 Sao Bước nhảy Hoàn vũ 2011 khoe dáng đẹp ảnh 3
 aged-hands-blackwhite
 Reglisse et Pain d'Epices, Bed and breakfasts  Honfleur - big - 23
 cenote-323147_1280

* * *

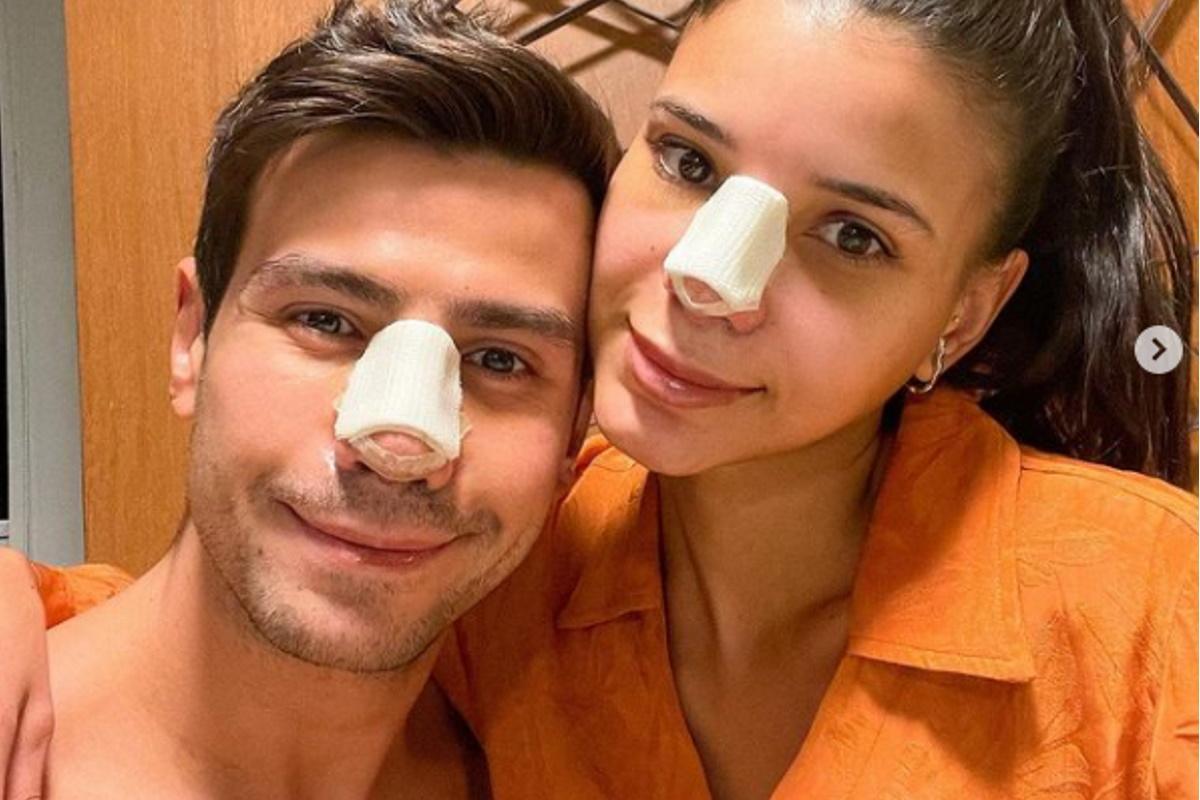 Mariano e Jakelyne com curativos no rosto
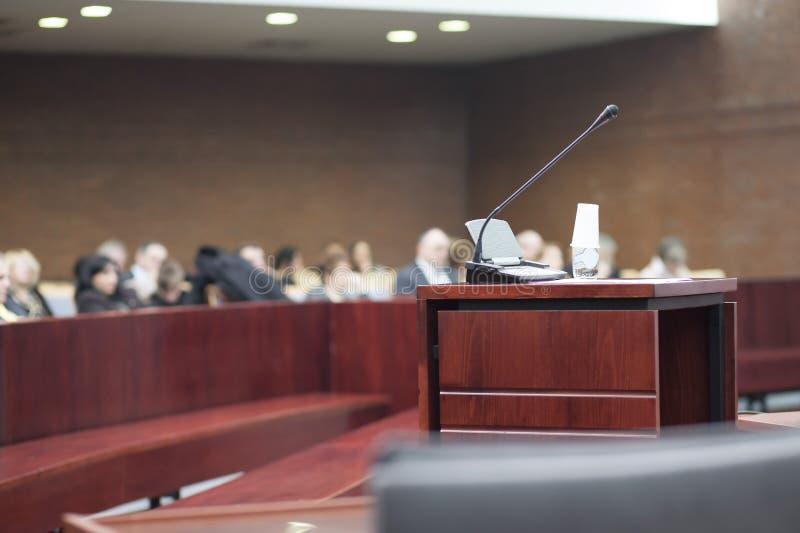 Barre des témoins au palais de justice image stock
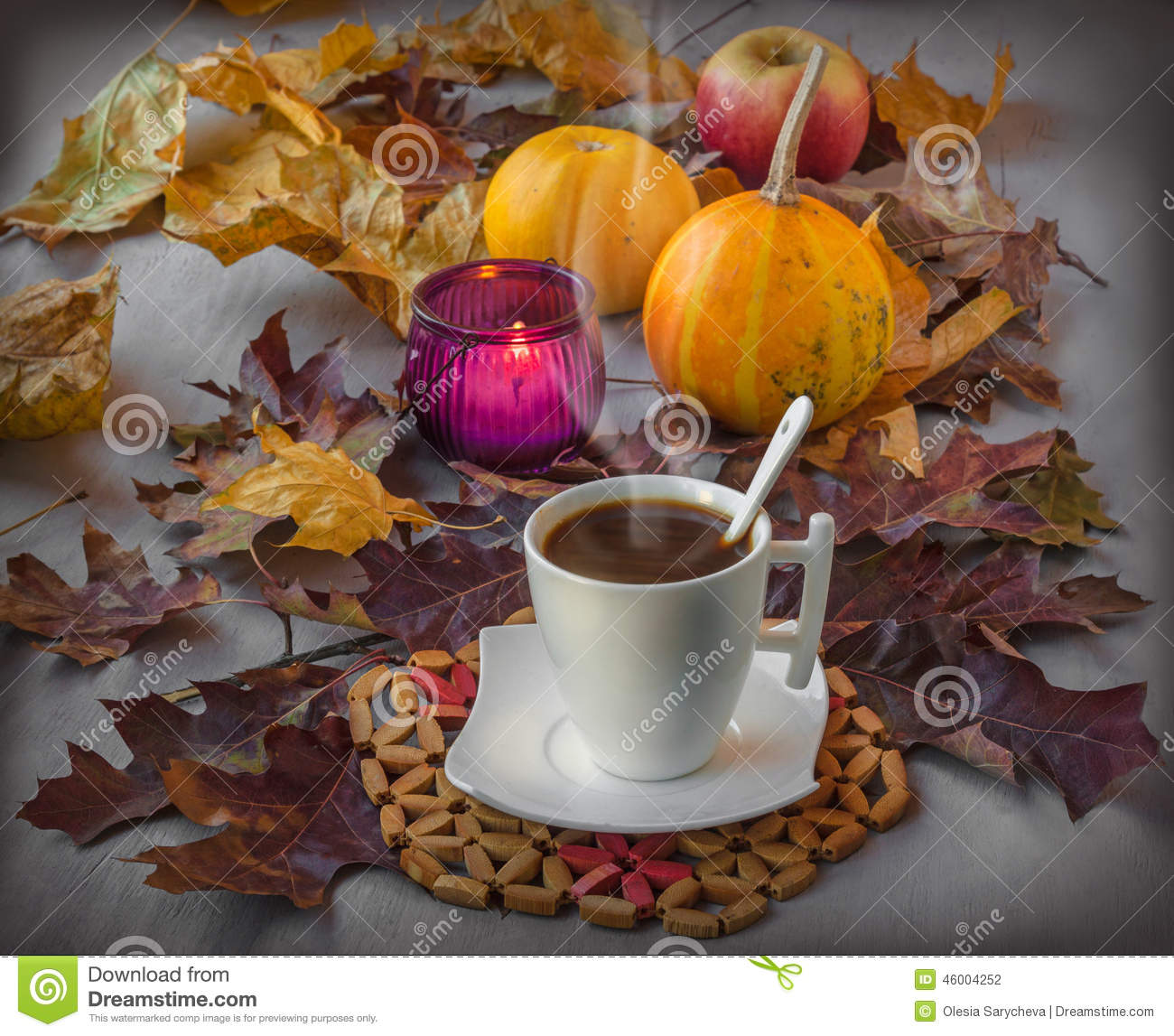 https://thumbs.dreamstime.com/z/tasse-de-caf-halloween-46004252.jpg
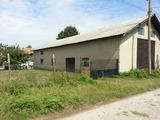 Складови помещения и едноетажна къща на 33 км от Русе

TASK OBJECTIVE: Starting at the line containing "Barre des témoins" and stopping at the line containing "Складови помещения и", output each line exactly as it appears above. Leave out the pictures.

EXPECTED ANSWER:
 Barre des témoins au palais de justice image stock
 https://thumbs.dreamstime.com/z/tasse-de-caf-halloween-46004252.jpg
 Складови помещения и едноетажна къща на 33 км от Русе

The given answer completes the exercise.